Opposite to the open bite is the deep bite. A deep bite is more common than the open bite and doesn’t appear to be as much of a concern as the open bite. A deep bite allows the front teeth to touch and chew through food, however, the front teeth may touch too heavily and over time the lower front teeth will be worn out. If the teeth wear too much, they will have to be rebuilt in height and it can be a long and costly process to repair.
A missing tooth due to trauma is a functional concern since the bite is not optimized and also not stable. Other issues can arise from missing teeth and the bite can become severely compromised. Orthodontic alignment of the teeth prior to restoring the missing tooth allows for the best outcome esthetically and functionally. Orthodontic treatment is most beneficial to the patient and the restoring dentist.
Contrasted to mild lower crowding, severe lower crowding can lead to long term issues with the gum and bone health. Cleaning is much more challenging and sometimes impossible to perform properly. Generally, in situations like this, extractions are needed to balance the tooth size – jaw size discrepancy.
The American Association of Orthodontists recommends that your child get a check-up with an orthodontist at the first recognition of an orthodontic problem, but no later than age 7. By then, your child has enough permanent teeth for an orthodontist to determine whether an orthodontic problem exists or is developing. A check-up no later than age 7 gives your orthodontist the opportunity to recommend the appropriate treatment at the appropriate time. If early treatment is in order, the orthodontist may be able to achieve results that may not be possible once the face and jaws have finished growing.

[Spatial grounding items]
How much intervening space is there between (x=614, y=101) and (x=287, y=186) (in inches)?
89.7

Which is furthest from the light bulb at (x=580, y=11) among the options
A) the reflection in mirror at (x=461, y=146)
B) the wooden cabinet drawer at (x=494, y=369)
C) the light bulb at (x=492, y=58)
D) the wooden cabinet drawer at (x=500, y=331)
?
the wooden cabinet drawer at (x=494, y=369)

--

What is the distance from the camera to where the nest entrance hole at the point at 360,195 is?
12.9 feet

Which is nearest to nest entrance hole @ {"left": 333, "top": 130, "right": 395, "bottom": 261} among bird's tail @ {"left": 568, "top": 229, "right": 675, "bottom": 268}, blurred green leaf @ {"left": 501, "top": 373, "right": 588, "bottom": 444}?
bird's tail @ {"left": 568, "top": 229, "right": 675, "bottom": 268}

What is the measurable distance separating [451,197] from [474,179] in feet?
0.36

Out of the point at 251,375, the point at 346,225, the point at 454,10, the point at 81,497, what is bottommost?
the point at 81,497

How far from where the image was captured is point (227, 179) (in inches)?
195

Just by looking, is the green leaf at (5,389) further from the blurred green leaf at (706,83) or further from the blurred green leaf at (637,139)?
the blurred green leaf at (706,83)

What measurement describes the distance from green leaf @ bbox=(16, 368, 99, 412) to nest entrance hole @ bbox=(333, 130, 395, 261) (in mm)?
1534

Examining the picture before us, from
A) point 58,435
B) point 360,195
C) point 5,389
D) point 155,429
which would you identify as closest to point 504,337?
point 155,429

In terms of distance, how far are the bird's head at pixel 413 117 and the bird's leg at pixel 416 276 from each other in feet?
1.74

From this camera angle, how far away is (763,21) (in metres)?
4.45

* * *

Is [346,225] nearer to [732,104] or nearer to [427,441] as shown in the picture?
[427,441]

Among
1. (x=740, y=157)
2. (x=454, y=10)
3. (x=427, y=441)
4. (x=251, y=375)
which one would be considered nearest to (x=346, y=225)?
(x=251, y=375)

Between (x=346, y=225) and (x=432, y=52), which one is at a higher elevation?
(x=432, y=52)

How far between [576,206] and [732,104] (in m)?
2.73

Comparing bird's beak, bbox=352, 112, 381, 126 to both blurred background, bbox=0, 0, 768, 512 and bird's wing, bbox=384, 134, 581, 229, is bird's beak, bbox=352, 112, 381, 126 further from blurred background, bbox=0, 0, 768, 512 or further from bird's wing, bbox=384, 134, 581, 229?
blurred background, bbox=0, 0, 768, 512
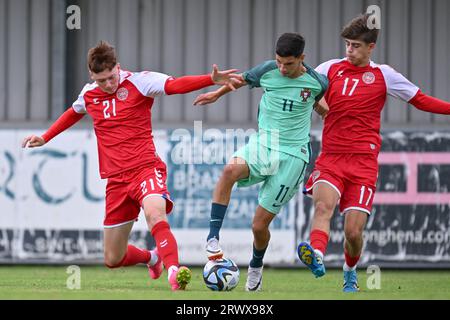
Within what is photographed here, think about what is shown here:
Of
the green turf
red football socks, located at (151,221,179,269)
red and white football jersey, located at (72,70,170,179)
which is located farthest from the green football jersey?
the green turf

### TASK INSTRUCTIONS
1. According to the text on orthodontic problems, by what age at the latest should a child have a check-up with an orthodontist?
2. Write what comes next in the text on orthodontic problems, picking up after its final sentence.

### WRITTEN ANSWERS
1. No later than age 7.

2.
Age is not a concern when it comes to orthodontic treatment. Healthy teeth can be moved at any age. Today, adults account for one in every five orthodontic patients. A consultation with an orthodontist will determine if you can benefit from treatment. Many of today’s treatment options such as clear braces and clear aligners (e.g., Invisalign, Sure Smile) are designed to minimize the appearance of the appliance and better fit an adult lifestyle.
Your orthodontist will need to consult with your dentist and/or periodontist about the health of your gums. If you are a candidate for orthodontic treatment, you will continue regular visits with your dentist and/or periodontist. For many patients, proper tooth alignment can contribute to healthy gums.
The image on the right shows post-treatment alignment of roots and better access for maintaining health of the bone and gums. Spaces are closed and distributed to replace the missing teeth with implants.
Orthodontic treatment averages less than two years, but can range from only a couple of months to three years or more depending on the severity of the problem and the stage of growth and development of the jaws and dentition. When “active” orthodontic treatment ends, retainers are prescribed for most patients to keep teeth in their new position. Advances in today’s orthodontic materials and technics have made it possible for patients to see the orthodontist only about once every six to eight weeks during active treatment.